Material for this exercise Block Start
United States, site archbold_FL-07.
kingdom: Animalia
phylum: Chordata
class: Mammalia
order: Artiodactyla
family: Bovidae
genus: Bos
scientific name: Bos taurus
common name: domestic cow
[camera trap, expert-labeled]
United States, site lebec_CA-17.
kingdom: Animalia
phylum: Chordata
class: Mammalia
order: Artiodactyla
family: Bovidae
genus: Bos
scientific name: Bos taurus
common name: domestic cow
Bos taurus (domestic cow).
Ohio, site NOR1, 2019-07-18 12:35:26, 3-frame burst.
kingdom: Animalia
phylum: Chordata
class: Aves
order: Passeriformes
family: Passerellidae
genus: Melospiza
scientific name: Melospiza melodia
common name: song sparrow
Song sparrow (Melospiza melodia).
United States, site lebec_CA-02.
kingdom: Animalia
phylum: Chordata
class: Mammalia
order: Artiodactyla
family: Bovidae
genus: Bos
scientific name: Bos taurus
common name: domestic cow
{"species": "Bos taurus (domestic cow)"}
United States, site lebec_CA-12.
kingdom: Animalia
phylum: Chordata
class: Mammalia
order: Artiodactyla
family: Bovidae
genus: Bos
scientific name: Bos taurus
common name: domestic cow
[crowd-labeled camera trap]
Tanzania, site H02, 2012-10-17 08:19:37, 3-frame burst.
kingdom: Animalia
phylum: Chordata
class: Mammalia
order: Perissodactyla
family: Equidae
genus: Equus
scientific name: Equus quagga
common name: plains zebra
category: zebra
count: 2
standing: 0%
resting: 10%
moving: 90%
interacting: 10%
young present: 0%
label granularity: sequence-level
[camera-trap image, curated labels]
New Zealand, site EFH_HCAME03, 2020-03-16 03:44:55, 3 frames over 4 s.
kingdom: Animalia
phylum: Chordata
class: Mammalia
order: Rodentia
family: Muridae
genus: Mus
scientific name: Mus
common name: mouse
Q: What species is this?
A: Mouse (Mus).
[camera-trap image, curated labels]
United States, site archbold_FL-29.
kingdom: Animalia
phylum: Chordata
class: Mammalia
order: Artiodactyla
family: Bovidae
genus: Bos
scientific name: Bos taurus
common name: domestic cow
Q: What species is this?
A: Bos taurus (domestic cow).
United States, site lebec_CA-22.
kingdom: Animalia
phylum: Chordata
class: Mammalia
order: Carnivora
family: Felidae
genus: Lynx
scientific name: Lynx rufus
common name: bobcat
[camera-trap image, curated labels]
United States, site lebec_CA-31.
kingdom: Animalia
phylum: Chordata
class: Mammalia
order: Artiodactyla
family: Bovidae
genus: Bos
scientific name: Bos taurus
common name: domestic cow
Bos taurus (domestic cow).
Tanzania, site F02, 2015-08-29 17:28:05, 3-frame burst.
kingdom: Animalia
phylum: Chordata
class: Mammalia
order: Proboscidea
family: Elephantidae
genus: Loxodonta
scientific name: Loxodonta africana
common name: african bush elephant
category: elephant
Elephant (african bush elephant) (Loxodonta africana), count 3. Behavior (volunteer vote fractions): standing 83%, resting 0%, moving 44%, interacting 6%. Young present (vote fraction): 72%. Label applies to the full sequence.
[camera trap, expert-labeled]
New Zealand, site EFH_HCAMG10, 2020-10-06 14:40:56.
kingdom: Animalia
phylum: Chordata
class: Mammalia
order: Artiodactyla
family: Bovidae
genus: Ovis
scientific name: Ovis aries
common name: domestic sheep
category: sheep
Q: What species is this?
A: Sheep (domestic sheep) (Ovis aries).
Material for this exercise Block End
## What is needed:
All the material, top to bottom: write it out again precisely.

## Reply:
United States, site archbold_FL-07.
kingdom: Animalia
phylum: Chordata
class: Mammalia
order: Artiodactyla
family: Bovidae
genus: Bos
scientific name: Bos taurus
common name: domestic cow
[camera trap, expert-labeled]
United States, site lebec_CA-17.
kingdom: Animalia
phylum: Chordata
class: Mammalia
order: Artiodactyla
family: Bovidae
genus: Bos
scientific name: Bos taurus
common name: domestic cow
Bos taurus (domestic cow).
Ohio, site NOR1, 2019-07-18 12:35:26, 3-frame burst.
kingdom: Animalia
phylum: Chordata
class: Aves
order: Passeriformes
family: Passerellidae
genus: Melospiza
scientific name: Melospiza melodia
common name: song sparrow
Song sparrow (Melospiza melodia).
United States, site lebec_CA-02.
kingdom: Animalia
phylum: Chordata
class: Mammalia
order: Artiodactyla
family: Bovidae
genus: Bos
scientific name: Bos taurus
common name: domestic cow
{"species": "Bos taurus (domestic cow)"}
United States, site lebec_CA-12.
kingdom: Animalia
phylum: Chordata
class: Mammalia
order: Artiodactyla
family: Bovidae
genus: Bos
scientific name: Bos taurus
common name: domestic cow
[crowd-labeled camera trap]
Tanzania, site H02, 2012-10-17 08:19:37, 3-frame burst.
kingdom: Animalia
phylum: Chordata
class: Mammalia
order: Perissodactyla
family: Equidae
genus: Equus
scientific name: Equus quagga
common name: plains zebra
category: zebra
count: 2
standing: 0%
resting: 10%
moving: 90%
interacting: 10%
young present: 0%
label granularity: sequence-level
[camera-trap image, curated labels]
New Zealand, site EFH_HCAME03, 2020-03-16 03:44:55, 3 frames over 4 s.
kingdom: Animalia
phylum: Chordata
class: Mammalia
order: Rodentia
family: Muridae
genus: Mus
scientific name: Mus
common name: mouse
Q: What species is this?
A: Mouse (Mus).
[camera-trap image, curated labels]
United States, site archbold_FL-29.
kingdom: Animalia
phylum: Chordata
class: Mammalia
order: Artiodactyla
family: Bovidae
genus: Bos
scientific name: Bos taurus
common name: domestic cow
Q: What species is this?
A: Bos taurus (domestic cow).
United States, site lebec_CA-22.
kingdom: Animalia
phylum: Chordata
class: Mammalia
order: Carnivora
family: Felidae
genus: Lynx
scientific name: Lynx rufus
common name: bobcat
[camera-trap image, curated labels]
United States, site lebec_CA-31.
kingdom: Animalia
phylum: Chordata
class: Mammalia
order: Artiodactyla
family: Bovidae
genus: Bos
scientific name: Bos taurus
common name: domestic cow
Bos taurus (domestic cow).
Tanzania, site F02, 2015-08-29 17:28:05, 3-frame burst.
kingdom: Animalia
phylum: Chordata
class: Mammalia
order: Proboscidea
family: Elephantidae
genus: Loxodonta
scientific name: Loxodonta africana
common name: african bush elephant
category: elephant
Elephant (african bush elephant) (Loxodonta africana), count 3. Behavior (volunteer vote fractions): standing 83%, resting 0%, moving 44%, interacting 6%. Young present (vote fraction): 72%. Label applies to the full sequence.
[camera trap, expert-labeled]
New Zealand, site EFH_HCAMG10, 2020-10-06 14:40:56.
kingdom: Animalia
phylum: Chordata
class: Mammalia
order: Artiodactyla
family: Bovidae
genus: Ovis
scientific name: Ovis aries
common name: domestic sheep
category: sheep
Q: What species is this?
A: Sheep (domestic sheep) (Ovis aries).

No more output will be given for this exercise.